Collected data
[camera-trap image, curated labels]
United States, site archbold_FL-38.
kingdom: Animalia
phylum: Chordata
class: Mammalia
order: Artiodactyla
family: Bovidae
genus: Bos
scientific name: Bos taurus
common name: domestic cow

- **TASK BRIEF**: Please copy out the preceding data in full, exactly as written.

- **TASK ANSWER**:
[camera-trap image, curated labels]
United States, site archbold_FL-38.
kingdom: Animalia
phylum: Chordata
class: Mammalia
order: Artiodactyla
family: Bovidae
genus: Bos
scientific name: Bos taurus
common name: domestic cow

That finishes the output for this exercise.